__What you will do__:
A: Print the passage of the Joe and Sons article that begins at the words "Original release" and ends after the words "of 14 episodes.".
B: Answer these questions using the Joe and Sons article:
(i) Who composed the music for the show?
(ii) Who was the executive producer?
(iii) On which network did the sitcom air?
C: Continue the article on the sitcom Joe and Sons from its final sentence.

*** Source text ***

- Genre: Sitcom
- Created by: Robert Illes James Stein Jeff Harris Bernie Kukoff
- Written by: Bob Illes; Mike Milligan;
- Directed by: Peter Baldwin
- Starring: Richard S. Castellano; Barry Miller; Jimmy Baio; Jerry Stiller; Bobbi Jordan; Florence Stanley;
- Composer: David Shire
- Country of origin: United States
- Original language: English
- No. of seasons: 1
- No. of episodes: 14

Production
- Executive producer: Douglas S. Cramer
- Producers: Jeff Harris; Bernie Kukoff;
- Running time: 30 minutes
- Production companies: Douglas S. Cramer Kukoff-Harris Partnership

Original release
- Network: CBS
- Release: September 9, 1975 – January 13, 1976

= Joe and Sons =

Joe and Sons is an American television sitcom that aired on CBS from September 9, 1975 to January 13, 1976. It ran for a total of 14 episodes.

*** End of Source text ***
*** Recorded information ***

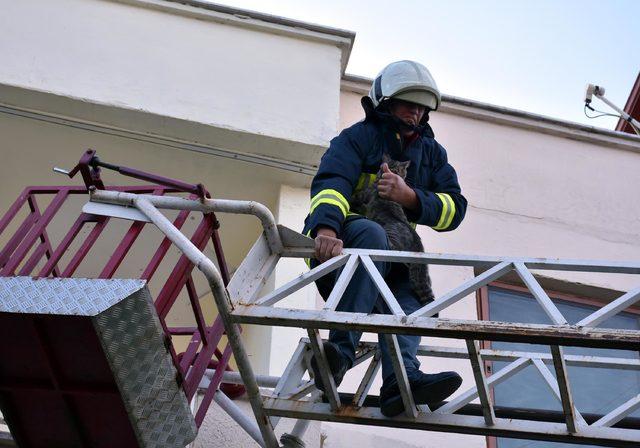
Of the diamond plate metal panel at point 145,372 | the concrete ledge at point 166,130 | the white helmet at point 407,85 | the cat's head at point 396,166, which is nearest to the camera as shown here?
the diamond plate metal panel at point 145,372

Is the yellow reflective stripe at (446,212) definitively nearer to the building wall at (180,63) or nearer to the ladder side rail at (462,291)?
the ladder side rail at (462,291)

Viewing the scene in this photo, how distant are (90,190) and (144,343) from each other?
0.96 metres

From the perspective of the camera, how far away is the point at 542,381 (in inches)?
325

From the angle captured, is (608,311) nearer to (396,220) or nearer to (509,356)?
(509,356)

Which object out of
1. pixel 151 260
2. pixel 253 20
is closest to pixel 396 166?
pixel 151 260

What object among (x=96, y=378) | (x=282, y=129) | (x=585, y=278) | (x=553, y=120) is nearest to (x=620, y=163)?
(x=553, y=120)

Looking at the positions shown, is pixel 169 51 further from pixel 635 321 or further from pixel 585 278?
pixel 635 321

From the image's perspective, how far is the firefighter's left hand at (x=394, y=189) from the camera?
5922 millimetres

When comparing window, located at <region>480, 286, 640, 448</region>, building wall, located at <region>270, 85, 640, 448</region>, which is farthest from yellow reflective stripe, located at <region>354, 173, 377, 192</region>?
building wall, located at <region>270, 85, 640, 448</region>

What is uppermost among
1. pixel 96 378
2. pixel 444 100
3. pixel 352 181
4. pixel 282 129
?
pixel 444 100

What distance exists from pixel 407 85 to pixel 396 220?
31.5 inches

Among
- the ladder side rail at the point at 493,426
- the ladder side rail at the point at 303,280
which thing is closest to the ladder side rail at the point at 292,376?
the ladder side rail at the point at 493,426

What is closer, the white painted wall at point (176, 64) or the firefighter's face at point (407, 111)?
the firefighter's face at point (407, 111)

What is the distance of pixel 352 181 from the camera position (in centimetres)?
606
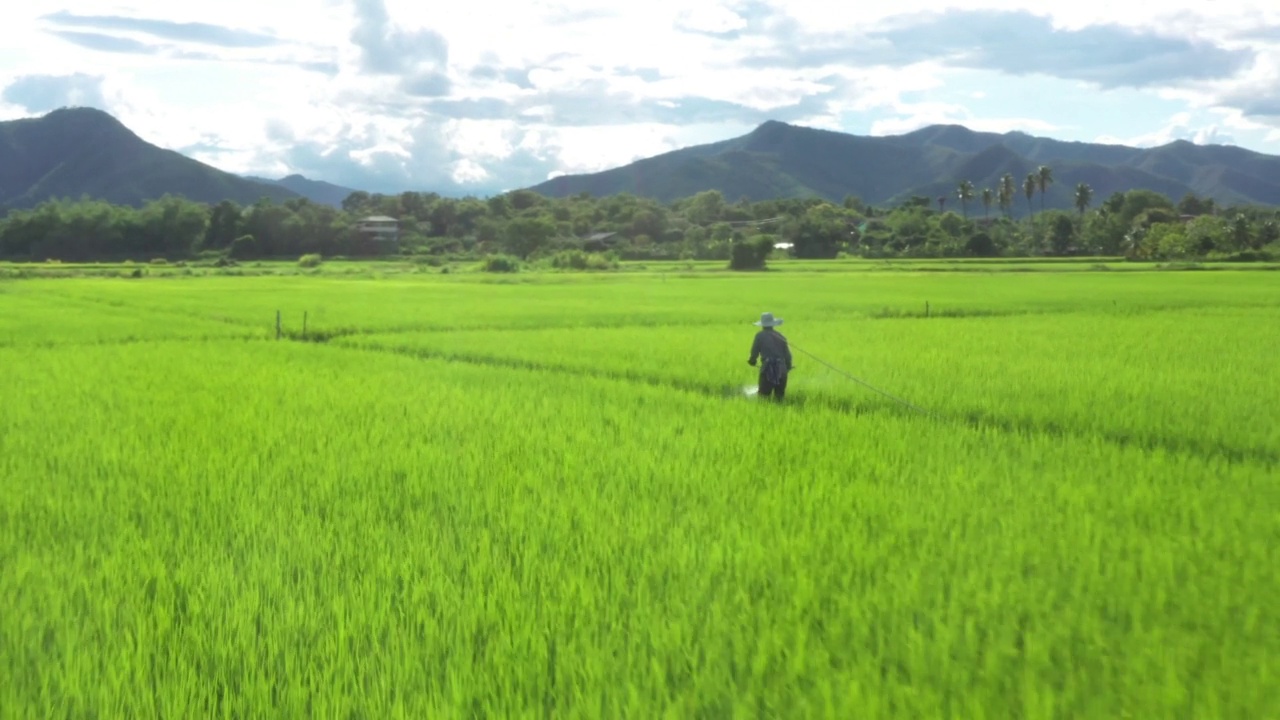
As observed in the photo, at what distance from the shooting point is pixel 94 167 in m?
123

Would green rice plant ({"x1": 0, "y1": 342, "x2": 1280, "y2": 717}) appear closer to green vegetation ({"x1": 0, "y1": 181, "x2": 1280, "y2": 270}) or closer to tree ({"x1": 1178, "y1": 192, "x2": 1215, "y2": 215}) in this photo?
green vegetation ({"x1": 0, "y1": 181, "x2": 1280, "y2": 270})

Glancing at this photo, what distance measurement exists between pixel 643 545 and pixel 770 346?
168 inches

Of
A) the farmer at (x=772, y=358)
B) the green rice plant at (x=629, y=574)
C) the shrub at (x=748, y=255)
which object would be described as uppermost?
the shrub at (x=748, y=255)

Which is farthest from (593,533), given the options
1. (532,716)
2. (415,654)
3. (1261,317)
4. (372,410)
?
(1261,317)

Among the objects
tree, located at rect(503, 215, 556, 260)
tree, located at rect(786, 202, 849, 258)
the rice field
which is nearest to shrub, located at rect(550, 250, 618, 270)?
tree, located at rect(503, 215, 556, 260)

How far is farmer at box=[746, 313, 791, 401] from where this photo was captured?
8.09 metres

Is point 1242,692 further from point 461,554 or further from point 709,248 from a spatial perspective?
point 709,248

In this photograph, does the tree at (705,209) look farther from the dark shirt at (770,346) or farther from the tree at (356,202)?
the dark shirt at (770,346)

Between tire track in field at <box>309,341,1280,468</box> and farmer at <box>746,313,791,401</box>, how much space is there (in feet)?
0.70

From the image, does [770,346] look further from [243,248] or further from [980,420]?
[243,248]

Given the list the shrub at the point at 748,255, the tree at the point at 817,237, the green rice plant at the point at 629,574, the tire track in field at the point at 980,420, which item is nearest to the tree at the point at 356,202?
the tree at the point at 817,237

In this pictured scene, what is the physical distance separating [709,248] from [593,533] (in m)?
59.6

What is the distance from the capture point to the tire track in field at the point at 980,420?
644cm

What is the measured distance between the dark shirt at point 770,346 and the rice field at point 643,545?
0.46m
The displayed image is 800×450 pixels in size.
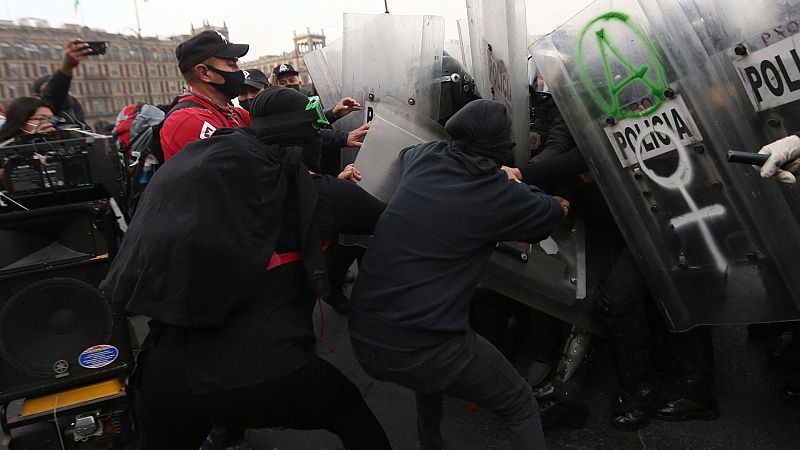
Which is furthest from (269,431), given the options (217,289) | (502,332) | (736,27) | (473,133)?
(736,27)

*** End of Recorded information ***

__Responses to the tasks__:
A:
Original release
- Network: CBS
- Release: September 9, 1975 – January 13, 1976

= Joe and Sons =

Joe and Sons is an American television sitcom that aired on CBS from September 9, 1975 to January 13, 1976. It ran for a total of 14 episodes.

B:
(i) David Shire
(ii) Douglas S. Cramer
(iii) CBS

C:
==Premise==
The show focused on Joe Vitale, an Italian-American widower, who lived in Hoboken, New Jersey with his teenage sons Mark and Nick. Gus Duzik worked with him as a typical middle-class family worker at the Hoboken Sheet and Tube Company. Estelle was a cocktail waitress who lived in the apartment across the hall who helped Joe with his sons and liked to cook an occasional meal for the family.

== Cast ==
- Richard S. Castellano as Joe Vitale
- Barry Miller as Mark Vitale
- Jimmy Baio as Nick Vitale
- Jerry Stiller as Gus Duzik
- Bobbi Jordan as Estelle
- Florence Stanley as Aunt Josephine

==Episodes==

| No. | Title | Directed by | Written by | Original release date |
| 0 | "Joe and Sons" | Unknown | Unknown | April 18, 1975 |
Series pilot: Joe is worried about the mysterious behavior of his older son, who has been coming home late and falling asleep in class.
| 1 | "Mark's Doubt" | Peter Baldwin | Jay Moriarty & Mike Milligan | September 9, 1975 |
Blue collar worker Joe Vitale, a widower, has his hands full with two growing sons and an odd assortment of concerned friends, family and neighbors. A theological crisis begins the season, as the older boy declares his doubt in the existence of God.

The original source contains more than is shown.